My plan is to create a man’s outfit from around 1515, based on a variety of images. The layers will be:

1) brache (drawers) and camicia (shirt)
2) guibbone (doublet) and calze (hose)
3) saio (gown/skirted jerkin)


(Updates listed in reverse order)


First Update: April Progress


I have done a lot of 15th century Italian clothing already, and enough later 16th century clothes to be interested in trying something new. I came across this Lorenzo Lotto painting while looking for evidence of stay tapes on pleats for 15th century men’s giorneas. While this is not a smoking gun for that (I found a better source elsewhere), it does do a good job of showing the various layers of this style.

The first layer of the outfit will be brache (drawers) and camicia (shirt), both made from linen. Next will be a guibbone (doublet) of silk and calze (hose) divided into upper and lower parts, both made of wool. The outermost layer will be a saio (gown) made of wool lined with silk.

I will not be including the riding boots shown in the image, but will likely be making some sort of hat (one can be seen in the right side of the painting, but there is little detail as to its shape). I have already acquired the fabrics I plan to use, assuming all goes to plan.



Item completed this month:


I have made a few camicie with gathered necklines for both men and women, usually using the raglan sleeve pattern that has been running around the web for ages. Invariably these fit poorly when I make them, especially in the armpits. This time around I took a look in Patterns of Fashion 4 and found two boys' shirts with gathered low necklines and these were made in a way that I was unfamiliar with. They are basically T-tunic shaped, with a large rectangular neck opening bounded by a front and back panel and two small strips on the shoulders. While the earliest date mentioned for either of these shirts is 1550, the pattern seemed simple enough that it was entirely plausible for a similar shirt in 1515.

This camicia is made entirely of 3.2 oz white linen. The main seam for attaching the shoulders to the body panels and the initial attachment of the cuffs and neckline binding are done by machine with polyester thread. All other construction and finishing is done by hand with waxed linen thread. The seams between the shoulders and front and back panels are flat felled. All other seams for attaching the body, sleeves, and gussets are done by hemming the edges of the pieces and whip stitching the finished edges together. The side seams are left open from the hips down, and the total length is about mid-thigh.
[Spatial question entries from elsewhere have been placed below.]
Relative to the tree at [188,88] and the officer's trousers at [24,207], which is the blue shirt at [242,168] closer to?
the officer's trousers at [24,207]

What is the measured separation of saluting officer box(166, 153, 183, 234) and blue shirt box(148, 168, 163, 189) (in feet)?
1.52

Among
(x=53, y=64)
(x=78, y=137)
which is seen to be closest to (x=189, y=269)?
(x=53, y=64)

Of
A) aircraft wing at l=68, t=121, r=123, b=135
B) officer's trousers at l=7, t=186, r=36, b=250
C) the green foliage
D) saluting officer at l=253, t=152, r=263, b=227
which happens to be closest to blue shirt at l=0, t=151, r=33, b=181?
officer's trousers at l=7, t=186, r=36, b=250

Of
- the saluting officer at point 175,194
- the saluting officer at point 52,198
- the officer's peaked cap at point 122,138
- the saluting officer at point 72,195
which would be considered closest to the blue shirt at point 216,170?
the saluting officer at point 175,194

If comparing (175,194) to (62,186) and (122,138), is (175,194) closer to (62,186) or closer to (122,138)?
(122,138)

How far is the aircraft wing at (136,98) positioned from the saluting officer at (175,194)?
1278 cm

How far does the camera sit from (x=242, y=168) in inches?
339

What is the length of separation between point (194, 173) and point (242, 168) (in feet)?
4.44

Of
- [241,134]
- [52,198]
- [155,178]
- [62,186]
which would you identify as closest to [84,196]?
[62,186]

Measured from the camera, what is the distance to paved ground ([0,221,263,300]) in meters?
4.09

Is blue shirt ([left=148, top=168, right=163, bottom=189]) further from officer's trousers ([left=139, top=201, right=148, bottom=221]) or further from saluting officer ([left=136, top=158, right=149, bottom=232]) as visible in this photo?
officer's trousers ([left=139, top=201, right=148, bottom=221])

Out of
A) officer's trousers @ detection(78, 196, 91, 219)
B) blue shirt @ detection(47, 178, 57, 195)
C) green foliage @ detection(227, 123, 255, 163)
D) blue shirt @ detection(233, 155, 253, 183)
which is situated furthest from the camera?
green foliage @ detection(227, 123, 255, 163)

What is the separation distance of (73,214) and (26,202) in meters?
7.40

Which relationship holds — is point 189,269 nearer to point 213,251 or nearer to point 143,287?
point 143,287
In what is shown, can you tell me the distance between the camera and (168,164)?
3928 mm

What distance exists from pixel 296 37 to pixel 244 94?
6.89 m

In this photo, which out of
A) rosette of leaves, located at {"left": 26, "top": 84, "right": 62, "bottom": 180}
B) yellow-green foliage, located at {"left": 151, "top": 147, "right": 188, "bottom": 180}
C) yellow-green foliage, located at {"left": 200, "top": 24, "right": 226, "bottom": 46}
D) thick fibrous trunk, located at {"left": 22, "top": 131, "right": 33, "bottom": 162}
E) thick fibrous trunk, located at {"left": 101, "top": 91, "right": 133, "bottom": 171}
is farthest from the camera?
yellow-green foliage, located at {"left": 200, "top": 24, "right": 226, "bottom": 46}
The cuffs are gathered with a 1/4" inch double running stitch into plain cuffs with a cloth bag button and buttonhole. The neckline is similarly gathered and bound with a strip of straight cut linen.





Item started this month but not yet* completed:


[*Whilst the brache were actualy completed this month, unfortunately Ben didn't take any in-progress photos and they therefore can't be included as an extra layer 1 item.]

While there are no extant brache to go from, there are a number of images depicting underwear of various sorts. Mutande are shorter and tighter fitting, while brache are longer and somewhat looser.

I have used several different patterns for these over the years, but in this instance I chose to make two separate legs with a curved crotch seam and a rectangular panel between them. I added a casing and drawstring at the top.

The fabric I used is medium weight white linen. The construction was done by machine and the finishing was done by hand with waxed linen thread. The drawstring is a plain weave tape made from cotton crochet yarn on an inkle loom.